--- BEGIN Records supplied ---

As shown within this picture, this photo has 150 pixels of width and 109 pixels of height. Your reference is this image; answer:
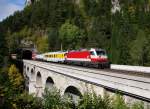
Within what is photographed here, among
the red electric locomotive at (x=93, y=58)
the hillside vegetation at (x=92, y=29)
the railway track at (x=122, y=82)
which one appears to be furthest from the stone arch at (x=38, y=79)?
the railway track at (x=122, y=82)

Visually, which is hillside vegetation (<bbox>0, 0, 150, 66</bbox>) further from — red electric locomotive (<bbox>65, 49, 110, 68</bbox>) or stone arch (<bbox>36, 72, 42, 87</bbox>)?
red electric locomotive (<bbox>65, 49, 110, 68</bbox>)

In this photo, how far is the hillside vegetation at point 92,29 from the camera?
88.2 meters

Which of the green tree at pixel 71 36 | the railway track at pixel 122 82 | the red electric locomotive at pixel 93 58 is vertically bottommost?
the railway track at pixel 122 82

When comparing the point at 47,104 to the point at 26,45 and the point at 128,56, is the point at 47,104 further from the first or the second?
the point at 26,45

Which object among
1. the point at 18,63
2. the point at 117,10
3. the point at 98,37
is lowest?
the point at 18,63

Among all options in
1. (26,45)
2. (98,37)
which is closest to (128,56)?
(98,37)

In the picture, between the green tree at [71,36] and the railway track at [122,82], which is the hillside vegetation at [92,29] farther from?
the railway track at [122,82]

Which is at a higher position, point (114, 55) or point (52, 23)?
point (52, 23)

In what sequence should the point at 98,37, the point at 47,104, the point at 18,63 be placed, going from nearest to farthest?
the point at 47,104 < the point at 98,37 < the point at 18,63

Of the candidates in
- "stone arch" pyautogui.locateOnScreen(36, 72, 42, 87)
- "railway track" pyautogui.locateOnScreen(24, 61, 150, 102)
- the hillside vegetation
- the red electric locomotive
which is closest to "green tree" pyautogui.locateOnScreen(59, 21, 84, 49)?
the hillside vegetation

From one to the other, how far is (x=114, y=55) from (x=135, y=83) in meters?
66.6

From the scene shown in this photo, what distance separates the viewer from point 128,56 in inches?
3447

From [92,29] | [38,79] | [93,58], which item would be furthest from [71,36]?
[93,58]

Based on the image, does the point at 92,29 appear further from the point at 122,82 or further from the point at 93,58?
the point at 122,82
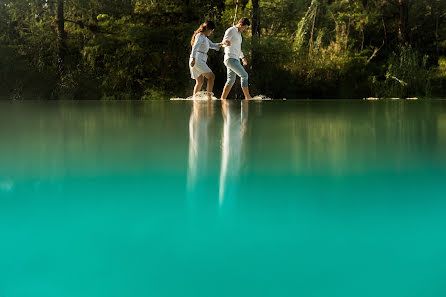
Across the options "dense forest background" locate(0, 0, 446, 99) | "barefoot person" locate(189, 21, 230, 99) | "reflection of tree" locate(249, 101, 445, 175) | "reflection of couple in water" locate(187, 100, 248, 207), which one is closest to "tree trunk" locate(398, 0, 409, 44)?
"dense forest background" locate(0, 0, 446, 99)

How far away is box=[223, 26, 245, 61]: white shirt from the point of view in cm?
1057

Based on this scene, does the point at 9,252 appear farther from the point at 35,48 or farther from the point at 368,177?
the point at 35,48

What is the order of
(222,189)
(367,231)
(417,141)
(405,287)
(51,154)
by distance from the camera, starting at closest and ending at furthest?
(405,287) < (367,231) < (222,189) < (51,154) < (417,141)

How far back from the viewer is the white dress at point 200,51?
1094cm

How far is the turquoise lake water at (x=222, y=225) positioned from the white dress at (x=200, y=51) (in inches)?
345

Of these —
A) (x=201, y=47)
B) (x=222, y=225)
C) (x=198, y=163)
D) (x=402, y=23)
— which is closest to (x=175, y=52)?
(x=201, y=47)

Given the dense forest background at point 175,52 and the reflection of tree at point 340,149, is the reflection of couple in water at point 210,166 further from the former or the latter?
the dense forest background at point 175,52

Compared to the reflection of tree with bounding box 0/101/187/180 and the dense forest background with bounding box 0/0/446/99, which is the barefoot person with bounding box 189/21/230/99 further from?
the reflection of tree with bounding box 0/101/187/180

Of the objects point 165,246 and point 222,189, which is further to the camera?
point 222,189

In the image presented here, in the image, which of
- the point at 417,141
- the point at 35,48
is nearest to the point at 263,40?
the point at 35,48

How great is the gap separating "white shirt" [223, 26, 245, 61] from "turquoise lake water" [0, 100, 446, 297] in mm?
8405

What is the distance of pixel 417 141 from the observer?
3109mm

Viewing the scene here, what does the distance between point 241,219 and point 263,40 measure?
688 inches

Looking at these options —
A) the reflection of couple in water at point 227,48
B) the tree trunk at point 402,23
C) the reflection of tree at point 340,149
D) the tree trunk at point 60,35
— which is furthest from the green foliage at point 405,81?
the reflection of tree at point 340,149
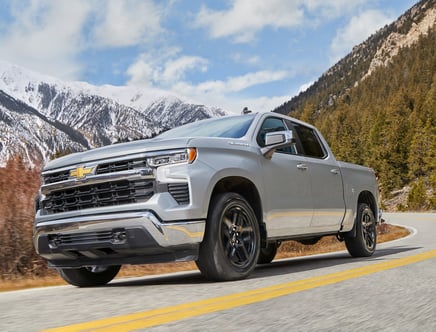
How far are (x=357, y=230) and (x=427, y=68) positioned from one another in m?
136

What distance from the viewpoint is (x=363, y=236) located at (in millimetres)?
8609

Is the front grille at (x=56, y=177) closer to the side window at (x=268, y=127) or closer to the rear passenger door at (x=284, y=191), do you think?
the rear passenger door at (x=284, y=191)

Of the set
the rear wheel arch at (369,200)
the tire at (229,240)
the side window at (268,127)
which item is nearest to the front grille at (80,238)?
the tire at (229,240)

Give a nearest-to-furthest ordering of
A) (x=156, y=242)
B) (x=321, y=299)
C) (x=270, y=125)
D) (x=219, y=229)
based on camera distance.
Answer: (x=321, y=299)
(x=156, y=242)
(x=219, y=229)
(x=270, y=125)

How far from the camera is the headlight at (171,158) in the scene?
17.2 ft

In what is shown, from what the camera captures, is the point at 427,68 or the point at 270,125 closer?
the point at 270,125

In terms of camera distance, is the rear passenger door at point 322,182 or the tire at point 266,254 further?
the tire at point 266,254

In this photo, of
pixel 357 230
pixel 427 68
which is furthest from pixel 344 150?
pixel 357 230

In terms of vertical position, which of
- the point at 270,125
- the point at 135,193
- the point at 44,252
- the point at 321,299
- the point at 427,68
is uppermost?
the point at 427,68

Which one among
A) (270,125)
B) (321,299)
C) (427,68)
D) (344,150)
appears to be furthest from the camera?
(427,68)

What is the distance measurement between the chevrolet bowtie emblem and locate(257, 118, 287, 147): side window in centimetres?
199

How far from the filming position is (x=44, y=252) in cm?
563

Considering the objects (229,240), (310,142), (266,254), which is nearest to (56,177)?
(229,240)

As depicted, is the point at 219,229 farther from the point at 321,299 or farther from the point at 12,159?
the point at 12,159
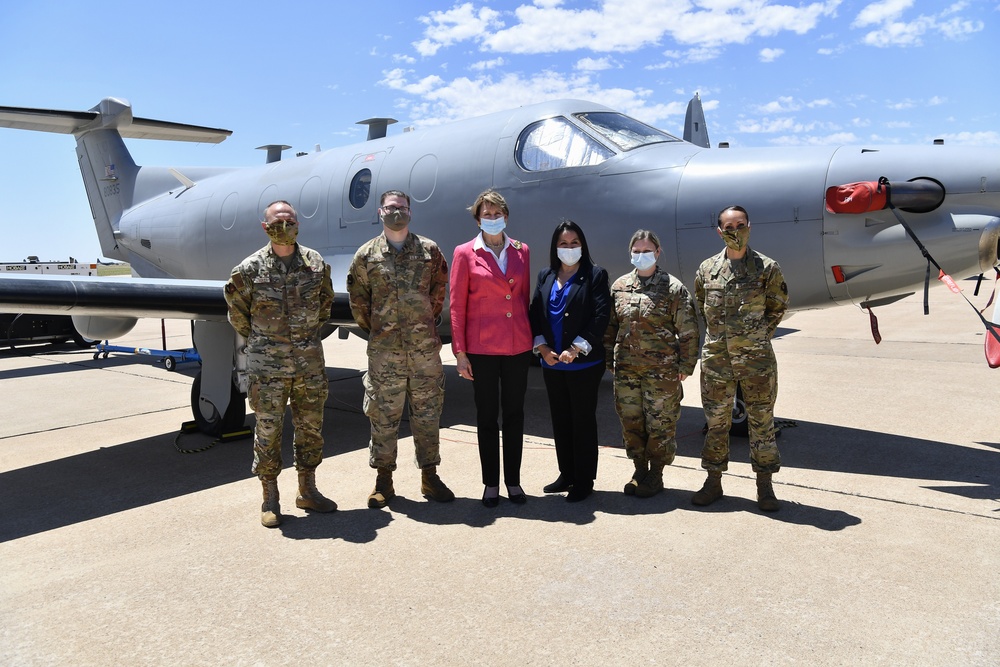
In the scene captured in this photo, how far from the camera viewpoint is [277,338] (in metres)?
4.11

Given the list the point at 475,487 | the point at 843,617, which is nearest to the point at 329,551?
the point at 475,487

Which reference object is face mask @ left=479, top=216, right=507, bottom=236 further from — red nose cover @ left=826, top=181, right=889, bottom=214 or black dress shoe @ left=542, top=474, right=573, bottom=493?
red nose cover @ left=826, top=181, right=889, bottom=214

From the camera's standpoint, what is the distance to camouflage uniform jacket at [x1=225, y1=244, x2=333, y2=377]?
410 centimetres

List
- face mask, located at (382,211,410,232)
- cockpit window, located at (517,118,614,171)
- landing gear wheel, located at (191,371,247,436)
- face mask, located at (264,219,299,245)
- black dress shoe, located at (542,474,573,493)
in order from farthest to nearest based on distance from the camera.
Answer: landing gear wheel, located at (191,371,247,436), cockpit window, located at (517,118,614,171), black dress shoe, located at (542,474,573,493), face mask, located at (382,211,410,232), face mask, located at (264,219,299,245)

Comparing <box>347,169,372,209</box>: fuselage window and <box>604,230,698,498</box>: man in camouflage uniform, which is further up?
<box>347,169,372,209</box>: fuselage window

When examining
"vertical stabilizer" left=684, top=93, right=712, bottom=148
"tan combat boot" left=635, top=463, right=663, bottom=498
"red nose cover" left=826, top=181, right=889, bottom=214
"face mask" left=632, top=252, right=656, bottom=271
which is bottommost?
"tan combat boot" left=635, top=463, right=663, bottom=498

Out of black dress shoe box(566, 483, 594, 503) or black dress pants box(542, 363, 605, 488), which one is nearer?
black dress pants box(542, 363, 605, 488)

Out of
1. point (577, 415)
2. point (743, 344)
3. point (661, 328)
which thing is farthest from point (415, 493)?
point (743, 344)

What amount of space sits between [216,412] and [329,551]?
3132mm

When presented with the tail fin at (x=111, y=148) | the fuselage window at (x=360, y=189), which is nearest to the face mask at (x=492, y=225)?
the fuselage window at (x=360, y=189)

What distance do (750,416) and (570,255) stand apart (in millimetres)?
1360

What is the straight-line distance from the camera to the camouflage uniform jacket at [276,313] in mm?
4102

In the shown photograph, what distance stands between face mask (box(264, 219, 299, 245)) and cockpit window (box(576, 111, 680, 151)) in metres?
2.78

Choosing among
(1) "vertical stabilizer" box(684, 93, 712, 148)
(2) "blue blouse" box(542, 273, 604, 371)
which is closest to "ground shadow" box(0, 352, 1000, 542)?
(2) "blue blouse" box(542, 273, 604, 371)
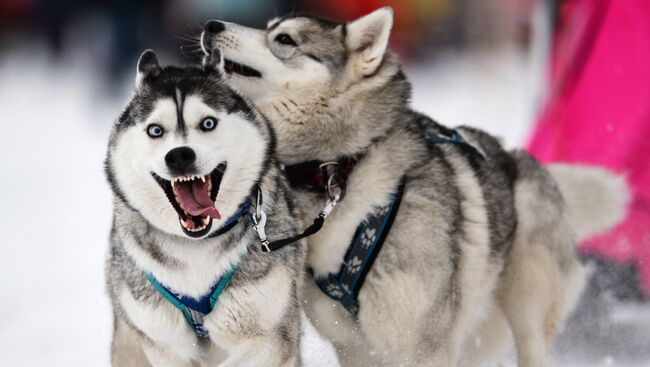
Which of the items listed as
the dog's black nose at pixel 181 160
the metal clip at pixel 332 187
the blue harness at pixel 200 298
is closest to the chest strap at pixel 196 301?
the blue harness at pixel 200 298

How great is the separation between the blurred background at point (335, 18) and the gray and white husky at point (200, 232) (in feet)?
3.17

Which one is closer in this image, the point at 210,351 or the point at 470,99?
the point at 210,351

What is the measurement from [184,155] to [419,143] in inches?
47.8

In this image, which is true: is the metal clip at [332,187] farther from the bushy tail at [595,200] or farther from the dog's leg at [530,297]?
the bushy tail at [595,200]

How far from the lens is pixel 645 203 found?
545 centimetres

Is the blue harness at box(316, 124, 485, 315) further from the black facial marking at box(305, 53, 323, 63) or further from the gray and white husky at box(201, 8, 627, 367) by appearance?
the black facial marking at box(305, 53, 323, 63)

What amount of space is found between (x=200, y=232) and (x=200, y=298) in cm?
26

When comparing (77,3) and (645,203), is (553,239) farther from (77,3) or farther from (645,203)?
(77,3)

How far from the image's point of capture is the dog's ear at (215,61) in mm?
3064

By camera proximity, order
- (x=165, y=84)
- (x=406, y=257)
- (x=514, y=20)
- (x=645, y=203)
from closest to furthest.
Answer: (x=165, y=84) < (x=406, y=257) < (x=645, y=203) < (x=514, y=20)

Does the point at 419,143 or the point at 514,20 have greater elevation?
the point at 419,143

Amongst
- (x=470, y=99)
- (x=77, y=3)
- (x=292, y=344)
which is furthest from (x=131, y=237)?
(x=470, y=99)

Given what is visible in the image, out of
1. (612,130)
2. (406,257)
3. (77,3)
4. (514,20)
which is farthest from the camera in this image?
(514,20)

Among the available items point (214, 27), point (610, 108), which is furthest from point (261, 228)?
point (610, 108)
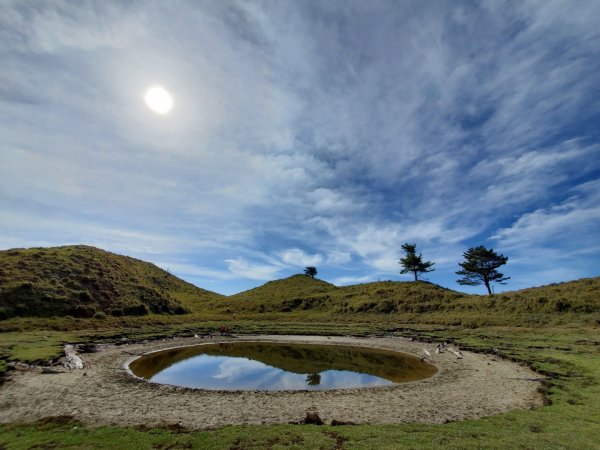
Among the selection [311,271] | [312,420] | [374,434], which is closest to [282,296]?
[311,271]

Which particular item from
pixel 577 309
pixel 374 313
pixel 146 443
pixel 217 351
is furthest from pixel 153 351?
pixel 577 309

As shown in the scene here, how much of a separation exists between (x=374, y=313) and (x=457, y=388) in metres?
70.7

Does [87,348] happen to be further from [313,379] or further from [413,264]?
[413,264]

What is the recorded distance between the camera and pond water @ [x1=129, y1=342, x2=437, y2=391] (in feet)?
104

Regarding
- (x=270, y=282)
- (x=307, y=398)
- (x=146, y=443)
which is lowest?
(x=146, y=443)

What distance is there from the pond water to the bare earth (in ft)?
14.6

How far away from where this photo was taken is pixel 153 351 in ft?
150

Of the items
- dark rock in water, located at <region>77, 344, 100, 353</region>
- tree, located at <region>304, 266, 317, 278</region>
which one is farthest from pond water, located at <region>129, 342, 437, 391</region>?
tree, located at <region>304, 266, 317, 278</region>

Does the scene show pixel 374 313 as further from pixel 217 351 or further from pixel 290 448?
pixel 290 448

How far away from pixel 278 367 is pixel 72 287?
65827 mm

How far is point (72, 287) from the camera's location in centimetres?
7975

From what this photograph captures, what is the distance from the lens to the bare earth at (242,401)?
63.2ft

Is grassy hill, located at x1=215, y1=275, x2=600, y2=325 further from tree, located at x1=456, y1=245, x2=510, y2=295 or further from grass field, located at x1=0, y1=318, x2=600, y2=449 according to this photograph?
grass field, located at x1=0, y1=318, x2=600, y2=449

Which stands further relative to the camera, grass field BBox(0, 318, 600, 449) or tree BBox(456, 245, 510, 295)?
tree BBox(456, 245, 510, 295)
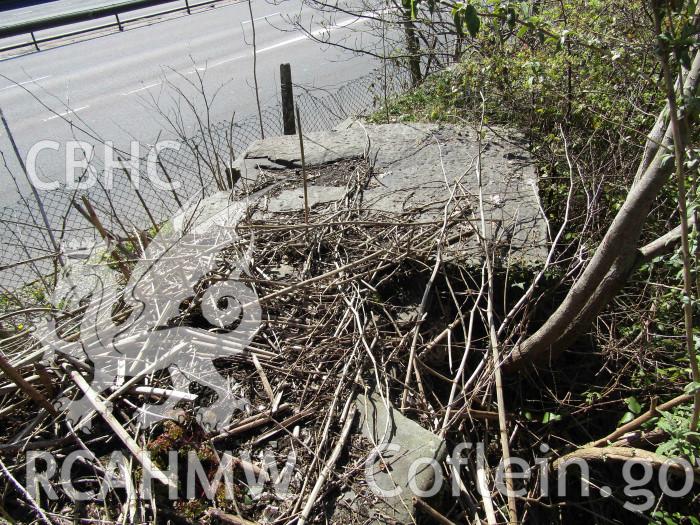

--- END Records supplied ---

● **Problem to solve**: Reproduce everything from the line containing "As shown in" down to the end of the entries, replacing "pond water" with "lake water" and leaving all else unchanged. Omit the pictures from your answer.

● **In response**:
As shown in the scene here, how much of a separation exists between (x=374, y=313) and (x=457, y=388) in metres?
70.7

Does [87,348] happen to be further from [313,379] or further from [413,264]?
[413,264]

What is the recorded distance between the camera and lake water @ [x1=129, y1=342, x2=437, y2=391] (in feet)?
104

Regarding
- (x=270, y=282)
- (x=307, y=398)
- (x=146, y=443)
which is lowest?
(x=146, y=443)

What distance is there from the lake water to the bare earth (in ft)?
14.6

How far away from where this photo was taken is pixel 153 351 in ft?
150

Of the items
- dark rock in water, located at <region>77, 344, 100, 353</region>
- tree, located at <region>304, 266, 317, 278</region>
which one is farthest from lake water, located at <region>129, 342, 437, 391</region>?
tree, located at <region>304, 266, 317, 278</region>

Does the scene show pixel 374 313 as further from pixel 217 351 or further from pixel 290 448?
pixel 290 448

How far away from pixel 278 367 is pixel 72 287?
65827 mm

How far is point (72, 287) from the camera's location in centimetres?
7975

From what this photograph captures, what is the distance from the lens to the bare earth at (242,401)?
63.2ft

Is grassy hill, located at x1=215, y1=275, x2=600, y2=325 further from tree, located at x1=456, y1=245, x2=510, y2=295 or further from grass field, located at x1=0, y1=318, x2=600, y2=449 according to this photograph?
grass field, located at x1=0, y1=318, x2=600, y2=449

Which stands further relative to the camera, grass field BBox(0, 318, 600, 449) or tree BBox(456, 245, 510, 295)?
tree BBox(456, 245, 510, 295)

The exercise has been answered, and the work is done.